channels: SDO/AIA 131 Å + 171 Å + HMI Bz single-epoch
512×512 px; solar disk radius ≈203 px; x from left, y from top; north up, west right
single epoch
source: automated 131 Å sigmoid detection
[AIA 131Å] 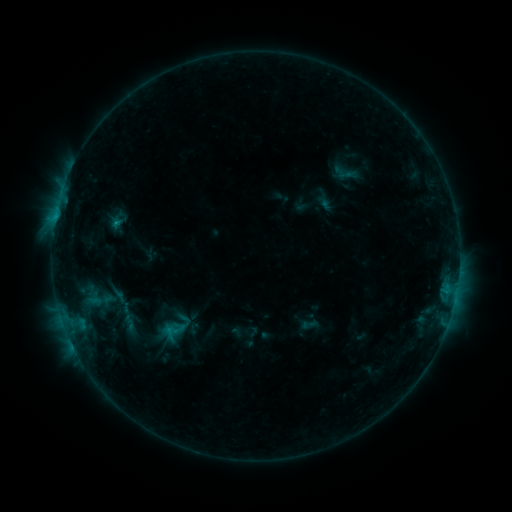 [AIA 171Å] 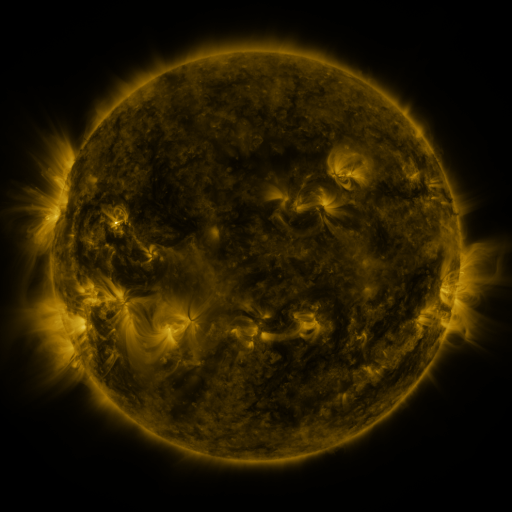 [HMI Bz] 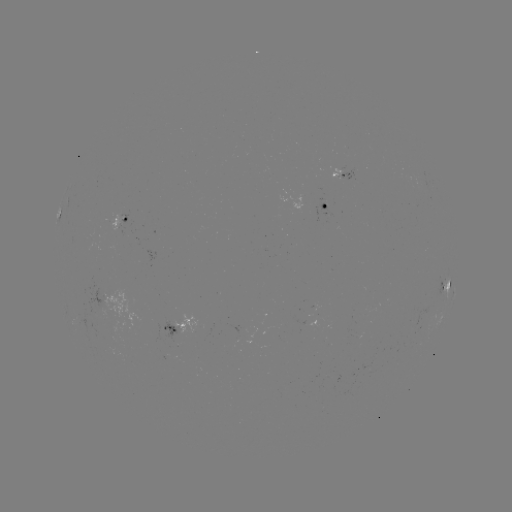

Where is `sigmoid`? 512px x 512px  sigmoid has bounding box [117, 312, 141, 333].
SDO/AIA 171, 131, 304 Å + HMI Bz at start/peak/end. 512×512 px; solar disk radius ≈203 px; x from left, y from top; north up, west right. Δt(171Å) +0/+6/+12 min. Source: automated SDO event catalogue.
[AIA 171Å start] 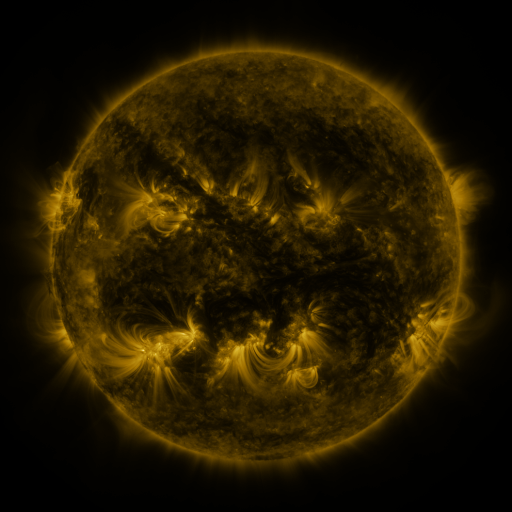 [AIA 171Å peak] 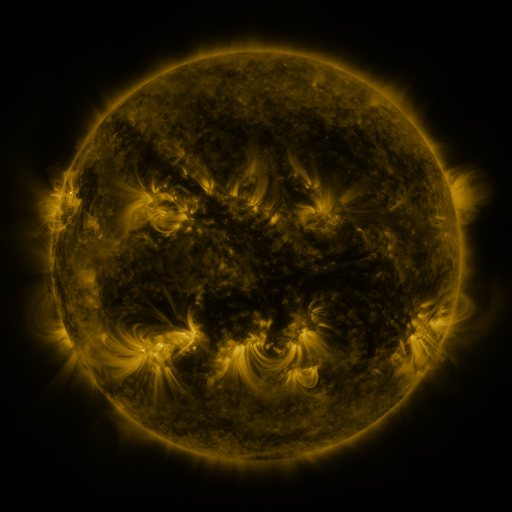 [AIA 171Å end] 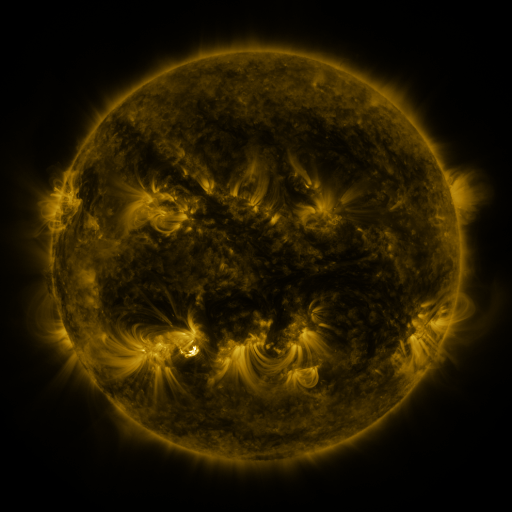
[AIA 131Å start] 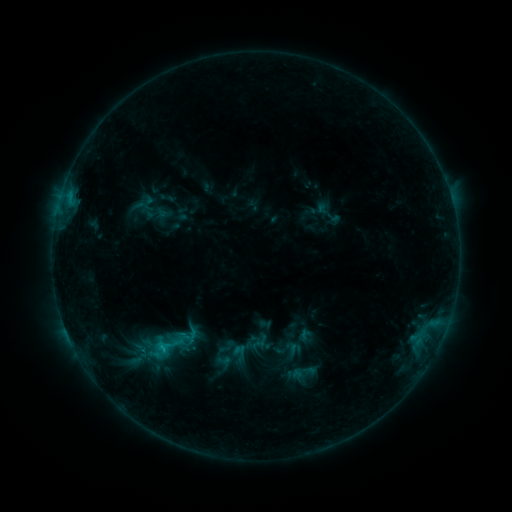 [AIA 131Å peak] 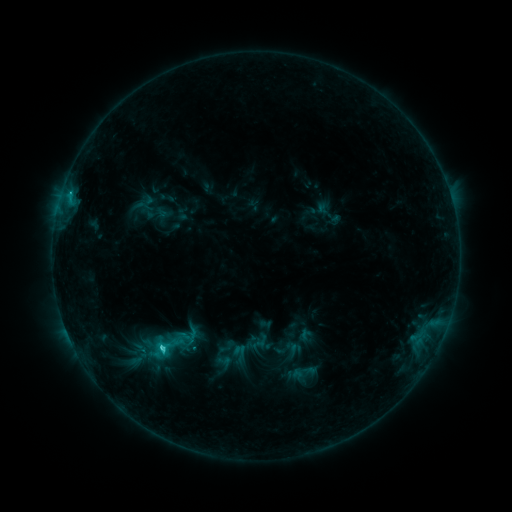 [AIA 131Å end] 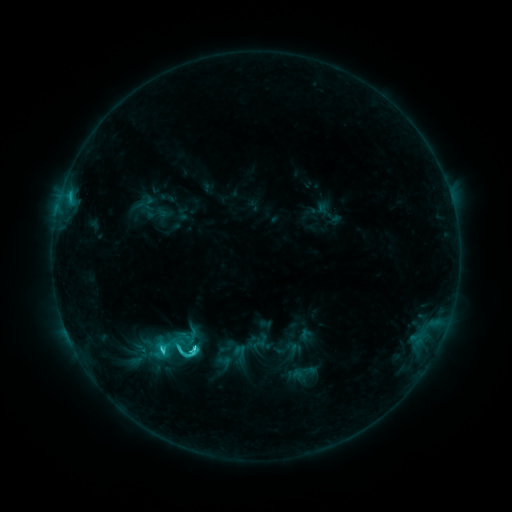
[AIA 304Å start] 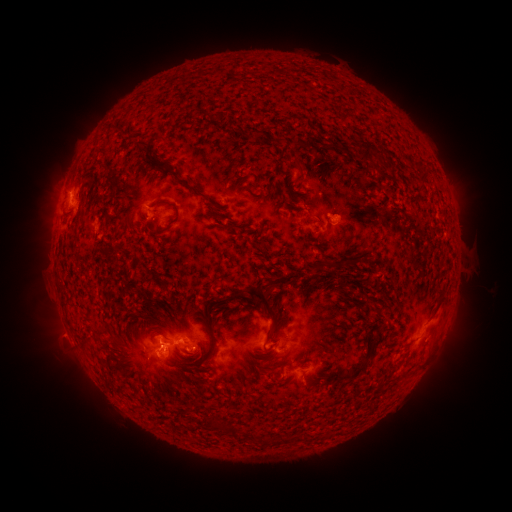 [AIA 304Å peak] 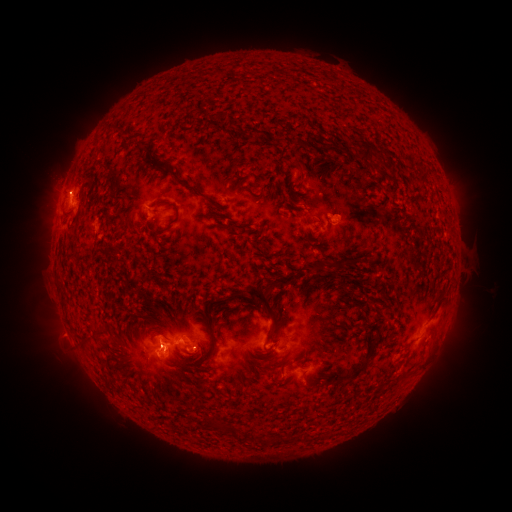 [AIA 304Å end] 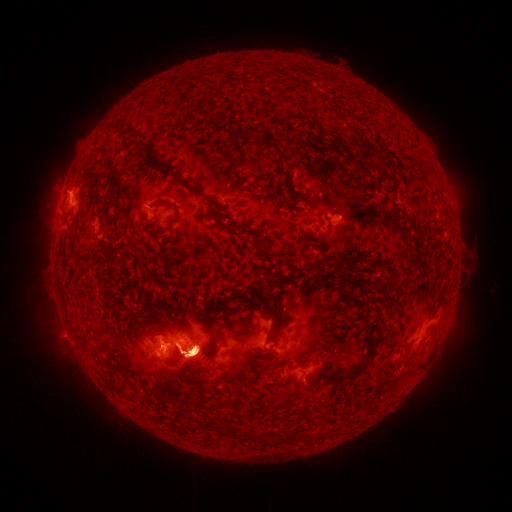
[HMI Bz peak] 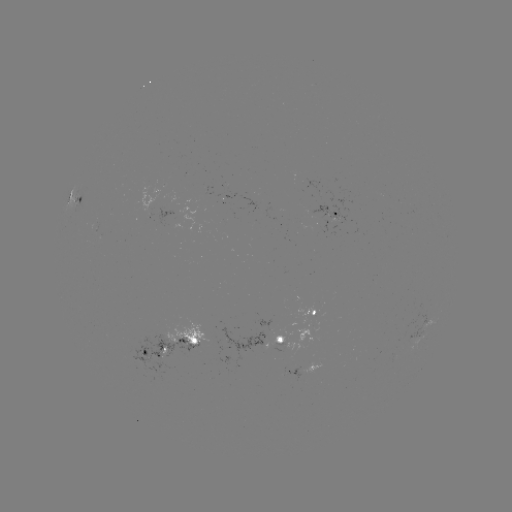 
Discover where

■ REQUEST ■
Copy out every row above that contains the string "automated", matching its case exactly.

■ EXERCISE OUTPUT ■
source: automated 131 Å sigmoid detection
SDO/AIA 171, 131, 304 Å + HMI Bz at start/peak/end. 512×512 px; solar disk radius ≈203 px; x from left, y from top; north up, west right. Δt(171Å) +0/+6/+12 min. Source: automated SDO event catalogue.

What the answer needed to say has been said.